Practical Implications
What does 4,000 tok/s mean in practice? For a coding agent or chatbot, this translates to the ability to serve hundreds of simultaneous users with sub-minute response times. At C=256, each request completes in about 33 seconds — acceptable for many interactive use cases. At C=1,024, the 82-second average latency is more suited to batch processing or applications where latency is less critical than throughput.
The flat throughput scaling also means that capacity planning is straightforward: the system delivers approximately 4,000 tok/s regardless of concurrency (above C=256). Adding more concurrent requests increases latency linearly but does not increase throughput. This is a classic "system at capacity" signal.
Conclusion
Message [msg 2336] is a masterclass in concise, data-driven system analysis. In just a few lines, the assistant communicates the results of a complex benchmark, identifies the fundamental hardware bottleneck, and validates the system's robustness under extreme load. The message stands as the culmination of a long optimization journey — from GLM-5 to Kimi-K2.5 to MiniMax-M2.5, from TP=4 to TP=8+EP, from OOM errors to clean saturation at 4,000 tok/s.

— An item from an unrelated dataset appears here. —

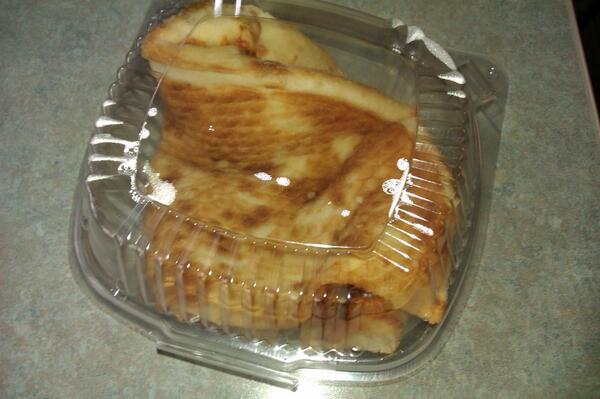 J3SSofficial's tweet photo. look at what the restaurant did to my pizza :O
who folds pizza!!!??????? http://t.co/y95BwyjXdG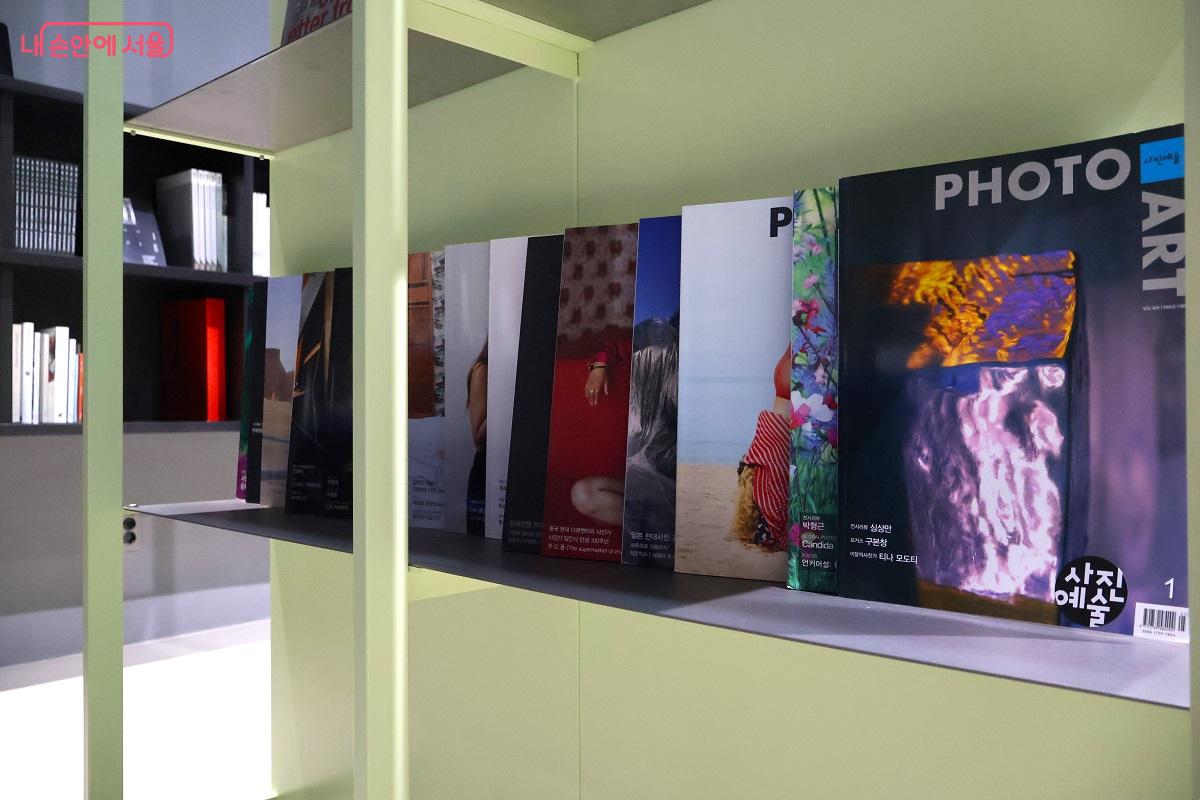 북카페는 커피나 음료를 즐기면서 사진집을 감상할 수 있는 편안한 분위기를 제공한다. ©이봉덕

The most important lesson embedded in this message is about hardware-aware model selection. The pivot from MLA-based Kimi-K2.5 (which hit the PCIe allreduce wall at ~60 tok/s) to GQA-based MiniMax-M2.5 (which pushes through to 4,000 tok/s) was the single most impactful decision in the entire session. It demonstrates that for PCIe-bound multi-GPU deployments, attention architecture choice matters as much as — if not more than — raw model quality. The right model on the right hardware configuration can deliver orders of magnitude better throughput, and this message captures the moment that truth became visible in the benchmark data.